In the previous Vorkosigan Saga books, we have seen Ivan from the point of view of his cousin Miles. Ivan is healthy; Ivan has a traditional role in the military; Ivan has lots of girlfriends; Ivan doesn’t feel the need to develop a split personality to accomplish everything he wants to be. But in Captain Vorpatril’s Alliance, we finally get to read what it might have been like for Ivan all those years.
‘Gave it up?’ said Ivan. ‘That’s no good. Just because someone else is some sort of natural flaming genius, doesn’t mean you’re an idi…um.’ Um.
Tej is a new character to the series and at the start of the story she has already lost most of her family. However, through flashbacks and the reappearance of the family later on, it becomes clear that this huge tragedy is almost less important than the numerous burdens placed upon her by being ordinary and unambitious in a family that is neither. At age 25, Tej still feels herself bound to promote her family’s interests and fall in with their plans, even though they endanger her life and happiness. At one point she protests against making herself available for a “genetic alliance”.
‘Dada wouldn’t ask me this.’
‘Dada shouldn’t have to ask you this! Isn’t it about time you stopped being such a maddening deadweight in the House?’
4) This is a romance novel
This story very much follows the formula of a romance novel – boy and girl meet, dramatic events happen, boy and girl start liking each other, more drama, happy ending. The focus of the story is on Ivan and Tej’s relationship. There’s even a marriage of convenience. The book is, however, a very good romance novel.
5) The plot is slightly ridiculous
Yes, I loved this book. However, don’t go into it expecting a tightly plotted adventure tale. There are no huge flaws in logic or anything particularly annoying; it’s just that some of the coincidences appear a little contrived. On the other hand, it’s fun, which is why Bujold gets away with it.
6) It’s hilarious
Bujold’s prose is very unobtrusive. The humor doesn’t come from the words themselves, but from the characters, their dialogue, and the situations they find themselves in. Because they are described so well, it’s as funny as if you were actually there – and often a lot funnier than the characters find it.

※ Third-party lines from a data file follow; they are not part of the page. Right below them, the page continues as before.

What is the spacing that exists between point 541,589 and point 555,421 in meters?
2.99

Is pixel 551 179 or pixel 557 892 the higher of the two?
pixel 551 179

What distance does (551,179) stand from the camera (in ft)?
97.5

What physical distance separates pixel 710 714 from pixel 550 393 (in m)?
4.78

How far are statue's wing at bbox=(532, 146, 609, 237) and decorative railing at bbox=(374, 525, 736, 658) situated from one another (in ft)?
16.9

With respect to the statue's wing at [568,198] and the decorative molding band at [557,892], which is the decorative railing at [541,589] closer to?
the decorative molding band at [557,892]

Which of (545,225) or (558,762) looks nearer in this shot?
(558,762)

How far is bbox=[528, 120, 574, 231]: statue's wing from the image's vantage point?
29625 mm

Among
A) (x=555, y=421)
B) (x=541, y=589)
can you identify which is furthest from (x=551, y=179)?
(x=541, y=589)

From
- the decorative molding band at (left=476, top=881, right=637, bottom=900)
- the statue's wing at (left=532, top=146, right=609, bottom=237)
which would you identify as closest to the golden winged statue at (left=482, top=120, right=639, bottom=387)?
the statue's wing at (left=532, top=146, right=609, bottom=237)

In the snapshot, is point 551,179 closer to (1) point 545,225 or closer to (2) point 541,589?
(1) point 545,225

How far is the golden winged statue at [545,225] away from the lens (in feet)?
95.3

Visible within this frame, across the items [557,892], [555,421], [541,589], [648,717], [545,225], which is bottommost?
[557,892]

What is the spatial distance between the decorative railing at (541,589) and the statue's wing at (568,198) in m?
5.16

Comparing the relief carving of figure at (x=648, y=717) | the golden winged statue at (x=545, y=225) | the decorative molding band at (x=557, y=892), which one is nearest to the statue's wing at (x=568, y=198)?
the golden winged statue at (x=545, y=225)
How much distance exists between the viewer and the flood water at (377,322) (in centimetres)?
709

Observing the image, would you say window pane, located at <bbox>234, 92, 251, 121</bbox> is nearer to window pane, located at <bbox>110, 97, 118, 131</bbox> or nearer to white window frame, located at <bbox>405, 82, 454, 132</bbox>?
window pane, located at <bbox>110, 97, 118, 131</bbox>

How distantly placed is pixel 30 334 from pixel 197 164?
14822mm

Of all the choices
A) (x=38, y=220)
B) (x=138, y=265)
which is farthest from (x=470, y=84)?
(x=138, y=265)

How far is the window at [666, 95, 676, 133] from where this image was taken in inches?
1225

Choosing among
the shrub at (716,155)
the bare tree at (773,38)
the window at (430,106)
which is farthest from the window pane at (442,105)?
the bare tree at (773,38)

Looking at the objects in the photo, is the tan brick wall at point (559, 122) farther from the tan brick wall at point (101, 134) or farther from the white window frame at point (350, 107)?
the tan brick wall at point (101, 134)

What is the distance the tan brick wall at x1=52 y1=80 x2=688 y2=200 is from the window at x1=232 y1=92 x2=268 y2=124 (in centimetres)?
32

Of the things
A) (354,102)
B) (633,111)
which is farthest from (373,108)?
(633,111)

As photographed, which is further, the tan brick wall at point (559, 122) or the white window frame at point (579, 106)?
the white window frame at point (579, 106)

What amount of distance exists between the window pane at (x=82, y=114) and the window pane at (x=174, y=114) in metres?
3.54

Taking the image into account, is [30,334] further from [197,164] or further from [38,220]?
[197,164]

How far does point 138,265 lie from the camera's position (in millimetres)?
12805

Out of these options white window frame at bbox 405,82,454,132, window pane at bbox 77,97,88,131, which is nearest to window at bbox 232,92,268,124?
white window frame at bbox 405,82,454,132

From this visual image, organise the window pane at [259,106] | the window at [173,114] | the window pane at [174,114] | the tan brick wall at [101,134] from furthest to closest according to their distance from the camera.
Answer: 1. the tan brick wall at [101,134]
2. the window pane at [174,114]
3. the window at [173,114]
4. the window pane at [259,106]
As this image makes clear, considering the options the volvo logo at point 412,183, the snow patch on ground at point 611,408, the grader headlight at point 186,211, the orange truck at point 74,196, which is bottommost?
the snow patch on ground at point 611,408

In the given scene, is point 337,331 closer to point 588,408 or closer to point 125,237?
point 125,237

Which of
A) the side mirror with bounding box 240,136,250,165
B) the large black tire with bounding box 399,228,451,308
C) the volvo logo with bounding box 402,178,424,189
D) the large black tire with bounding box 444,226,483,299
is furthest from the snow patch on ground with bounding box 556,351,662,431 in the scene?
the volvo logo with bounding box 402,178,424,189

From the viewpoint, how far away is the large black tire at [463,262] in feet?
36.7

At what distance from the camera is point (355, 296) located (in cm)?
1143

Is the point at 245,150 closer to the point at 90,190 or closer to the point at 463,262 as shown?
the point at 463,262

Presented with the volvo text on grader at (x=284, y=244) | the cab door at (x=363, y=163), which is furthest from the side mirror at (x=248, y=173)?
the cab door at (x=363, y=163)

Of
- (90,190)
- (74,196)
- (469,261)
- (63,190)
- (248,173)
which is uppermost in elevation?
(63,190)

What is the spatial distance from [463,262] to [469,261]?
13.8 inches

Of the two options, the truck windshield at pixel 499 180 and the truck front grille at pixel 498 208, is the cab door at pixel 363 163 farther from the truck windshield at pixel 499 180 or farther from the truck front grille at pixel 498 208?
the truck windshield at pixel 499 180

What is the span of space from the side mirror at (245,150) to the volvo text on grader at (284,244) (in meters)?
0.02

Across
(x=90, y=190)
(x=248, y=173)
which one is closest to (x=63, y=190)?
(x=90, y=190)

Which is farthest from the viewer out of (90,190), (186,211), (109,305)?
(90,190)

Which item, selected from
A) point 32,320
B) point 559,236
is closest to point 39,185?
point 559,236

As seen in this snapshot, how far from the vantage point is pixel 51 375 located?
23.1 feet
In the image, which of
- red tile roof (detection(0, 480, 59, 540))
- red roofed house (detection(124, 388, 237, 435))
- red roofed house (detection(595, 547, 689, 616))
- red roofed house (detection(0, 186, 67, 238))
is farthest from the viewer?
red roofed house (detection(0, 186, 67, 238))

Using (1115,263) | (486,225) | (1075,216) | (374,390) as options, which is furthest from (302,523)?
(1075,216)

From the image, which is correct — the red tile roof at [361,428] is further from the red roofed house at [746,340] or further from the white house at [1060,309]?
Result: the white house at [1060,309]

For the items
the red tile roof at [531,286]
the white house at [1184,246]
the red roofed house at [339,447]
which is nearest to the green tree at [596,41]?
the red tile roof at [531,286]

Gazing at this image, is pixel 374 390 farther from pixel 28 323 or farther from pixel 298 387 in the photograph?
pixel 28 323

That said, this book isn’t frivolous; the funny parts generally play an important part in developing the characters. There are many parts which are almost-funny and almost-heartbreaking, with one balancing out the other.
In my opinion, the best scene of the novel is when Ivan and Tej try to obtain a divorce (which they agreed to do before getting married) but are denied. No quote can do it justice – you have to read the book to appreciate it fully.
7) You should read it
This book is great, but it’s not perfect. If you have the willpower (unlike me) it’s probably worth waiting for the price to drop, which will hopefully happen after the official release. However, assuming you enjoy one of the following, it is well worth buying eventually:
- the Vorkosigan Saga
- romance novels
- science fiction
It’s funny, the characters are adorable, and the plot is entertaining.
There’s no need to worry about buying the ARC copy – I didn’t notice any errors at all.